It wasn’t difficult for the pilots of the Luftwaffe to spot the roads from above because they were literally moving. My grandfather was plowing a field. His head was clipped by a piece of shell. My father was ten.
When I was ten, my father gave me a photograph of his father holding his ancient Italian cello. He told me to save it, that one day it would mean something. I remember telling him that it already meant something. Then I asked casually if I could learn the cello. I wasn’t aware of what I’d said.
A few weeks later on Christmas Eve, there was a priceless eighteenth-century cello sitting under the tree. It was my grandfather’s; the case bore his initials. My mother had tied a ribbon around the case. As I approached it, my father got up and left the room.
My father listened to me practice with tears in his eyes. That’s the secret to my success as a cellist.
As my dressing room gradually emptied, the man with the canary-yellow bow tie asked if he and his wife could take my cello in their car to my hotel, the Chateau Frontenac, where they planned to dine at Jean Souchard’s restaurant. His wife said they would be more careful than I could imagine. I thanked them and explained how the music director had already arranged for the cello to be escorted to the hotel “vault” by several members of the museum staff. The couple looked disappointed, and so I walked them to their car. They seemed to want something from me. I wanted to explain that trusting is harder than being trusted.
I love walking. Especially when I have nothing to carry (which is not often). On my way back to the hotel it starts to rain, lightly at first, and then hard, half-frozen drops. On the street that leads to the Chateau Frontenac, I stop walking. The road surface is slick. It reflects the world with a beautiful inaccuracy.
My old geography professor once told his class how the music, paintings, sculptures, and books of the world are mirrors in which people see versions of themselves.

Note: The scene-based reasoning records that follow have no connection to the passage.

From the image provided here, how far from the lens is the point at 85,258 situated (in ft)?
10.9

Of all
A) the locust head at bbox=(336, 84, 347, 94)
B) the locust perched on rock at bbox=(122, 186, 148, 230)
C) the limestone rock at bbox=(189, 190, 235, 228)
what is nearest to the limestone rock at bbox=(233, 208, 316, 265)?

There is something about the rain slipping down the hill that prevents me from moving. People hurry past, going somewhere but nowhere. Cars slow down. The people inside want to see what I am looking at. The sweeping whites of the headlights like strange animals.
When I get back to New York, I’m going to memorize the opening lines of Dante’s most famous work. I think it begins, “Midway on our life’s journey, I found myself in dark woods. . .”
I think of Horowitz’s Träumerei. Twenty-five seconds longer than anyone else’s. Or did I imagine that? If you haven’t heard this piece. . .
It’s about childhood.
My parents back in France spend their evenings watching television in the socks I sent them from London. I love my parents and forgive them. Above the couch is a framed watercolor of a mountain lion. If it fell, it would kill them. It’s a limited-edition print. There are 199 others in the world.
They will only ever be my parents once. They are the only parents I will ever have in the history of the universe. I wonder if they feel me thinking about them here in Quebec City in the rain—I wonder if they feel me like a small animal gnawing them affectionately.
I continue up the hill. The Chateau Frontenac towers over the city like a benevolent dictator. From the eighteenth floor, you can see the Laurentian Mountains. Montreal is five hours southwest. The castle was built for well-to-do railroad passengers a few decades after the American Civil War. I suppose for some Quebecois, it’s the biggest building they’ll ever see. Lovers come here too and walk the city at dusk. You can see them on the promenade, sharing an umbrella, huddled together, stopping only to kiss and stare down at a cold black river dabbed with patches of streetlight.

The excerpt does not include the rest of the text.